==== Text passage

In more precise Sufic terms, such a person is in the prison of his Base Self. One has to cast off the shackles of the Base Self if one wishes to  get anywhere. Instead of being a slave to the Base Self, one should make the Base Self one’s slave. And that is no easy task: it requires much struggle, much work on oneself.
Peter Ouspensky, a student of Gurdjieff, put it as follows:

What does it mean that man is a machine? 
It  means that he has no independent  movements, inside or outside of himself. He is a machine which is brought into motion by external  influences and external impacts. All  his movements, actions, words, ideas, emotions, moods  and thoughts are produced by external influences. By himself, he is just an automaton...
Man cannot move, think or speak of his own accord. He is a marionette pulled here and  there by invisible strings. If he understands this, he can learn more about himself, and possibly then things may begin to change for him...
Man is a machine, but... he may find the ways to cease to be a machine.

(The Psychology of Man’s Possible Evolution (1949).)


The Journey Inwards 
Following Gurdjieff, Ouspensky linked human mechanicalness with consciousness—or rather, the lack thereof.

========

Objectives>
1. In the Base Self passage, who was Peter Ouspensky a student of?
2. Please return the part of the Base Self passage that opens with the words containing "Peter Ouspensky, a" and closes with "just an automaton...".

==== Data listing

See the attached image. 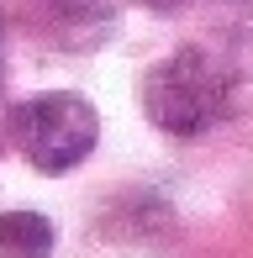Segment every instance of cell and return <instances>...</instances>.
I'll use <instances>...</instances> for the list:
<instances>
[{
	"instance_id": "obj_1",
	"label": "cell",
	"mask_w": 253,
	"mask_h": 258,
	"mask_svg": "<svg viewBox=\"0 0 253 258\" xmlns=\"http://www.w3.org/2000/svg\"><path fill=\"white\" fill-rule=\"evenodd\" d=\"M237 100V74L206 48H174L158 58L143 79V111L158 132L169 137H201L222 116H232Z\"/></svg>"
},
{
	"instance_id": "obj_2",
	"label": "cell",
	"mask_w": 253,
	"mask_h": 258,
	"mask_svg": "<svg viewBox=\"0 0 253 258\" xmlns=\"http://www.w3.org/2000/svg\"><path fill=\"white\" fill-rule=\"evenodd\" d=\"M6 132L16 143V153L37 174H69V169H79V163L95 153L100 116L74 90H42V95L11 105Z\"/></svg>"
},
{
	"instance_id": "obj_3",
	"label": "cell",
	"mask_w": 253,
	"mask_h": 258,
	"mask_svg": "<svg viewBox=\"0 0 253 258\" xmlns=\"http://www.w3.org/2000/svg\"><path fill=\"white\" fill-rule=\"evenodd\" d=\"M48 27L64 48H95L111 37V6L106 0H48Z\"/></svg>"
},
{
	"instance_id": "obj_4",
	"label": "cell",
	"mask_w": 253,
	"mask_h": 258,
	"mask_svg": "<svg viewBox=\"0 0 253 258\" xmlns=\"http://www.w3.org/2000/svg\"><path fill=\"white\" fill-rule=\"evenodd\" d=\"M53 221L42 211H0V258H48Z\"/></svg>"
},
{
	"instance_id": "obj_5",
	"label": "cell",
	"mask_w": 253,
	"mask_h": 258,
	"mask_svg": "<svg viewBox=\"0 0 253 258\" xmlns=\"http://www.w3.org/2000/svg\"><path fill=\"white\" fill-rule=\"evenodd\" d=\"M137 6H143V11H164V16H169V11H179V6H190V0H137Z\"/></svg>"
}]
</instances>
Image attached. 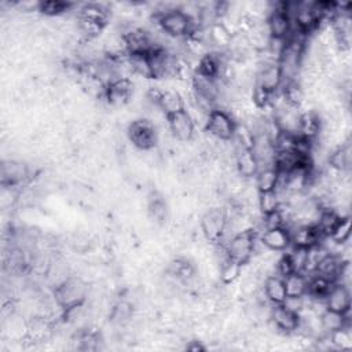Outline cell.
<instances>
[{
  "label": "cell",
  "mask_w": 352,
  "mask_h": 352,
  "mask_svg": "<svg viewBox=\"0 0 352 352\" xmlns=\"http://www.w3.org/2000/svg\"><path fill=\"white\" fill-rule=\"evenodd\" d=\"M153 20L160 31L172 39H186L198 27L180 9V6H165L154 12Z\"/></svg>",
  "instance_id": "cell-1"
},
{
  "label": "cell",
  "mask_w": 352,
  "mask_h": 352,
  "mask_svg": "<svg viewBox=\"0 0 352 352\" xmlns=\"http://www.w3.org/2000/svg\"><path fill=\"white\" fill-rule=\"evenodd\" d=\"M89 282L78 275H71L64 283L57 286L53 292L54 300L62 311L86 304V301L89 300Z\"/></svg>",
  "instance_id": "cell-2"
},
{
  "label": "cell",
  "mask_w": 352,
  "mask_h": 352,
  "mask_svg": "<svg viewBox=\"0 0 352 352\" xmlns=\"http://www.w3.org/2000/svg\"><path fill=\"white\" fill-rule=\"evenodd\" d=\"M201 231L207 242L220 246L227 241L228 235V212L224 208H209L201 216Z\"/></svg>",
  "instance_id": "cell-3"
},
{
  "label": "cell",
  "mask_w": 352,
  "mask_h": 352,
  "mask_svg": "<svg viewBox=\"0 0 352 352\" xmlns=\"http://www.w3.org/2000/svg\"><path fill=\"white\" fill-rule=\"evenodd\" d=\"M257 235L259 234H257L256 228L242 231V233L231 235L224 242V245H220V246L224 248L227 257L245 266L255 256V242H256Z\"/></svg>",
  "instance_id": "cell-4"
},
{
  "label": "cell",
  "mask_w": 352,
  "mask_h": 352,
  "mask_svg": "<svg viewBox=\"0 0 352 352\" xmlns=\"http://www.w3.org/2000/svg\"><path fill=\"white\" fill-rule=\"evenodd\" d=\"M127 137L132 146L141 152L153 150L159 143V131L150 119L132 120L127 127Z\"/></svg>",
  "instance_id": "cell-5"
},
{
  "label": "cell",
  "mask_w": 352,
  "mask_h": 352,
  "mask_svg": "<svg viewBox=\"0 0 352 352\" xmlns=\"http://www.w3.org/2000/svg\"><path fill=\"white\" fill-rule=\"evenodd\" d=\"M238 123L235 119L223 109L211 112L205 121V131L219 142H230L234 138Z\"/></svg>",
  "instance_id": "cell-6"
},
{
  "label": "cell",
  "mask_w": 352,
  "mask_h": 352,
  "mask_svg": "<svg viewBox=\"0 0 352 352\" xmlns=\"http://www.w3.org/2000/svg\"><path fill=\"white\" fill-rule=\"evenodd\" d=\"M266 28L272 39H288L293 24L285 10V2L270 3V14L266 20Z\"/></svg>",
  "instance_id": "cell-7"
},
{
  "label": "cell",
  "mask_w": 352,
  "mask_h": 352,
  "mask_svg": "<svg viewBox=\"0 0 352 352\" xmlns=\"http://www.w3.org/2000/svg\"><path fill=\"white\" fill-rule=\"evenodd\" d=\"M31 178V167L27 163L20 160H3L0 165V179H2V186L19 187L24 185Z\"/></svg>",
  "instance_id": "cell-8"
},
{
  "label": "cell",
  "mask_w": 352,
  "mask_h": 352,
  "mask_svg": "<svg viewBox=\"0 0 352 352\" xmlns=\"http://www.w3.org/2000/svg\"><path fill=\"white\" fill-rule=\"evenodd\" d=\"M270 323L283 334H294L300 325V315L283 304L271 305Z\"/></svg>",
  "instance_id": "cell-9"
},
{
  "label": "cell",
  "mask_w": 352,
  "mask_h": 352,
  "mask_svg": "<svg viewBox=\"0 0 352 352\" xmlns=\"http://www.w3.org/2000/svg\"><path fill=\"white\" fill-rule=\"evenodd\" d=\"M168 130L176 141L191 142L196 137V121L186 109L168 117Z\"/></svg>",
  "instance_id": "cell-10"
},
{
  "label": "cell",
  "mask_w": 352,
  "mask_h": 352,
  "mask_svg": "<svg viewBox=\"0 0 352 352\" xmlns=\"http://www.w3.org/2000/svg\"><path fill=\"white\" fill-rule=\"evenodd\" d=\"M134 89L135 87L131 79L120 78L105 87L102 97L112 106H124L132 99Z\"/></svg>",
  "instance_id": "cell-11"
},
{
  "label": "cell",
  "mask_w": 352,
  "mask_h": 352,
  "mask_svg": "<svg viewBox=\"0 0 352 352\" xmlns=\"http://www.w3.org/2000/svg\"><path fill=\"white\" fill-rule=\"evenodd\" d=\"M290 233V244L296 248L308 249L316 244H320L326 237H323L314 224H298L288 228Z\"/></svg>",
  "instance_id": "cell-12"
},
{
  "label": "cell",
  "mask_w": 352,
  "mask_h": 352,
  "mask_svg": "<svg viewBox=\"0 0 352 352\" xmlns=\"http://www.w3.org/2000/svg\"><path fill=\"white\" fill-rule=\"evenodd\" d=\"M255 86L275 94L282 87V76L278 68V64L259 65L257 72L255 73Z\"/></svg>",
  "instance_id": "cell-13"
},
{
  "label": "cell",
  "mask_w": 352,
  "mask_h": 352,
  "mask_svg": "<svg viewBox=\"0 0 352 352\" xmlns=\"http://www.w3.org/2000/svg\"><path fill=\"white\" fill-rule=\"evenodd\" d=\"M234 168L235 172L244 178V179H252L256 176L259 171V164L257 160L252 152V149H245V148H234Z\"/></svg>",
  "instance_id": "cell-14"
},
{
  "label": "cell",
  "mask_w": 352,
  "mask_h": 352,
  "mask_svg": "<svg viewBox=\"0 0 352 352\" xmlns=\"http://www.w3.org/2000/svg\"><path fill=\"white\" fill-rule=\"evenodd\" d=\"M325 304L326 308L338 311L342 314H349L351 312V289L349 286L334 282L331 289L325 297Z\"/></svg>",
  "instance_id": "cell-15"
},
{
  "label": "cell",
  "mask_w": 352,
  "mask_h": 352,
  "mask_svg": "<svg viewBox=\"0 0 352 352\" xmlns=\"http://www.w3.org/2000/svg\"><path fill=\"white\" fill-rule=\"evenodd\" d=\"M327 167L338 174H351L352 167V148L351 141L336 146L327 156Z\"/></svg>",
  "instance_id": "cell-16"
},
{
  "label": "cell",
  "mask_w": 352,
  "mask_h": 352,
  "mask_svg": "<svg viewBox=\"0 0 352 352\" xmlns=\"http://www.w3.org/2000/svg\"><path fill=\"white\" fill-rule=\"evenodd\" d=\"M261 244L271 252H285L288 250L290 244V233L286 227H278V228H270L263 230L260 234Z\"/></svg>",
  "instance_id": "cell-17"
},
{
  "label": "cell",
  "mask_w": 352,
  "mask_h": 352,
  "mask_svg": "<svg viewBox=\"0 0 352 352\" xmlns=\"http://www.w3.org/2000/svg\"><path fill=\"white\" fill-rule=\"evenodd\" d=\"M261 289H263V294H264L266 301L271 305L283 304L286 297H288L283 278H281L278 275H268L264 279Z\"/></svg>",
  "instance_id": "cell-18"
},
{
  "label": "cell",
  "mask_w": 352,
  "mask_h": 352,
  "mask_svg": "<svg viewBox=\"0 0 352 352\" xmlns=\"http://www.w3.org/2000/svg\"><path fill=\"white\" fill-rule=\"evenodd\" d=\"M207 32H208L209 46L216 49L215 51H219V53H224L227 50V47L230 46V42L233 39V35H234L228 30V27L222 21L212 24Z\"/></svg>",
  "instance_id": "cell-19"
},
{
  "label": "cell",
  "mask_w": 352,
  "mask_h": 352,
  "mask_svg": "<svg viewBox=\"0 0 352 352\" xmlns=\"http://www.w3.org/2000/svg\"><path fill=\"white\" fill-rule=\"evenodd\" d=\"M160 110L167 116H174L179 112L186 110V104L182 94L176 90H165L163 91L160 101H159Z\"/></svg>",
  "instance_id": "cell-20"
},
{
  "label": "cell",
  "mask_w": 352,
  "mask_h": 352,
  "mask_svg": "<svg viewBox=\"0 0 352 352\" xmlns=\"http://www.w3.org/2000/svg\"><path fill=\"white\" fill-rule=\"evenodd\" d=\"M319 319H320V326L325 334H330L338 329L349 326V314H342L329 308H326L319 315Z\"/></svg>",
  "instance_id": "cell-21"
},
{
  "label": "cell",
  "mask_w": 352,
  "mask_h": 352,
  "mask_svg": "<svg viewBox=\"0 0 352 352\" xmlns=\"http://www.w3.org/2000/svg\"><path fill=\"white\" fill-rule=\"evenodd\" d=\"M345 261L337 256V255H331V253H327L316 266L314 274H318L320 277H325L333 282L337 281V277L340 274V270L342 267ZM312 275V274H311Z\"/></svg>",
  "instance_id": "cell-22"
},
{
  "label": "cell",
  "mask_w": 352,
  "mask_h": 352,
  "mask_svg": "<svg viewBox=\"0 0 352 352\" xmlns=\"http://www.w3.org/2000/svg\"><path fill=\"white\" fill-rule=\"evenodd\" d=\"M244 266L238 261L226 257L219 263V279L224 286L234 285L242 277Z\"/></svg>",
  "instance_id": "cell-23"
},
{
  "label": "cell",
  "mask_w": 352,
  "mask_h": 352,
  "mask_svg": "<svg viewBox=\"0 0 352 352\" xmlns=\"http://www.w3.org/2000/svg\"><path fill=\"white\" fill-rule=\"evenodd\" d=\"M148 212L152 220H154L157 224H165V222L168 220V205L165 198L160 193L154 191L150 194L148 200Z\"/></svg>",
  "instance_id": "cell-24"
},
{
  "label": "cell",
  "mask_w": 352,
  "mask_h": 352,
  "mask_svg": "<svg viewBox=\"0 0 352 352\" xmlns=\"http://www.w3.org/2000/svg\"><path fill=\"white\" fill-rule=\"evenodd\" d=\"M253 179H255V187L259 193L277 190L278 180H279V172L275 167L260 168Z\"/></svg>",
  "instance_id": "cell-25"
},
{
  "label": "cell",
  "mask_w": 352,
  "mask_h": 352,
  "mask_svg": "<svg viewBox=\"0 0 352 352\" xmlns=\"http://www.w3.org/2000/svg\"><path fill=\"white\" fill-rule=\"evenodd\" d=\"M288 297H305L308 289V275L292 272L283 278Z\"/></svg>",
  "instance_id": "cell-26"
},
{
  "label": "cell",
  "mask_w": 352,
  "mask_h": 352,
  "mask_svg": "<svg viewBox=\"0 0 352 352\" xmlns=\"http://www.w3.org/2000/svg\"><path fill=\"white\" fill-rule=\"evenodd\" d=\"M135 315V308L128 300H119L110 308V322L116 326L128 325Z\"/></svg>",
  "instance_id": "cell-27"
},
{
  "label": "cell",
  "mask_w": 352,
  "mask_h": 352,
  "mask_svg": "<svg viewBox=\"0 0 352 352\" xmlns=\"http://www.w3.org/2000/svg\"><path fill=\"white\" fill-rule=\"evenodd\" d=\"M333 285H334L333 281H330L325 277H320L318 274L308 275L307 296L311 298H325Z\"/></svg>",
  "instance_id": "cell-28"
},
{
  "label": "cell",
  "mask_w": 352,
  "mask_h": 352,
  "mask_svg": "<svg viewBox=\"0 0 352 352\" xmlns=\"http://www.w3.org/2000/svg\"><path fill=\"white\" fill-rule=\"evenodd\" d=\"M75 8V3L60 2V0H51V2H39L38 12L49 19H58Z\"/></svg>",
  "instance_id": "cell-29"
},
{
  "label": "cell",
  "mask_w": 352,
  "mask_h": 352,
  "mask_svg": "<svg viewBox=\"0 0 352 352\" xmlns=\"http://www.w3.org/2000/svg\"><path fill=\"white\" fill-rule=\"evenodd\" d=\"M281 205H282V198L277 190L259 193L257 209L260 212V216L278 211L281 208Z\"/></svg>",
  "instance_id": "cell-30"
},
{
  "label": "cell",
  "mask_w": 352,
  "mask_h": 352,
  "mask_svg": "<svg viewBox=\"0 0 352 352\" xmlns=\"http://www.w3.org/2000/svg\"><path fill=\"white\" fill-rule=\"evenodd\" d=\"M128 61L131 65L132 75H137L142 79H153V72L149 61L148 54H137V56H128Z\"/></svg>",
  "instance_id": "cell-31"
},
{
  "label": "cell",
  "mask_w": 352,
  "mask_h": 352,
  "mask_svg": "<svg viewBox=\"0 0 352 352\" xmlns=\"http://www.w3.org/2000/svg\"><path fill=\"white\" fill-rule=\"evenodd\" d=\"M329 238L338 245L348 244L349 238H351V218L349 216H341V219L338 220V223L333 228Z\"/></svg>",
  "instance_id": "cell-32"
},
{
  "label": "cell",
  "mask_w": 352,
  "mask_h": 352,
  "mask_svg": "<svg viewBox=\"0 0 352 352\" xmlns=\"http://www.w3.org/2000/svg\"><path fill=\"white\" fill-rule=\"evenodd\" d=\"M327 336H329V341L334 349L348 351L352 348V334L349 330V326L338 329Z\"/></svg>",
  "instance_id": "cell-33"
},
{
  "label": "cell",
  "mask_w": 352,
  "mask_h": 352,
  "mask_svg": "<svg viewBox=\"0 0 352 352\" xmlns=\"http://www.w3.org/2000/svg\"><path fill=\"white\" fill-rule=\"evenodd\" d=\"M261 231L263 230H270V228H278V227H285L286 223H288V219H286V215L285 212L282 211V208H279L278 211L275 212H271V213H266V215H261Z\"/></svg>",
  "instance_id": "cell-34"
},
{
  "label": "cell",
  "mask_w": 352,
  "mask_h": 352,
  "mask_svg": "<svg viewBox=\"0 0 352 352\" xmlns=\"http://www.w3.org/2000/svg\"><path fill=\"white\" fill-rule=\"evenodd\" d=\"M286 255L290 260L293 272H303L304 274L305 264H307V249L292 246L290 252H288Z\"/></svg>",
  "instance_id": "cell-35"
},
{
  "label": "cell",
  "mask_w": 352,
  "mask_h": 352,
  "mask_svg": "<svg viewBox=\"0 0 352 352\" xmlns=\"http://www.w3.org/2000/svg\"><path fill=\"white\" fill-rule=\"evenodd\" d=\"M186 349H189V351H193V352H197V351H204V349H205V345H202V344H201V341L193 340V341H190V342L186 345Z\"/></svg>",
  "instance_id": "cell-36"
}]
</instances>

========

Results by task>
1. Gurdjieff.

2.
Peter Ouspensky, a student of Gurdjieff, put it as follows:

What does it mean that man is a machine? 
It  means that he has no independent  movements, inside or outside of himself. He is a machine which is brought into motion by external  influences and external impacts. All  his movements, actions, words, ideas, emotions, moods  and thoughts are produced by external influences. By himself, he is just an automaton...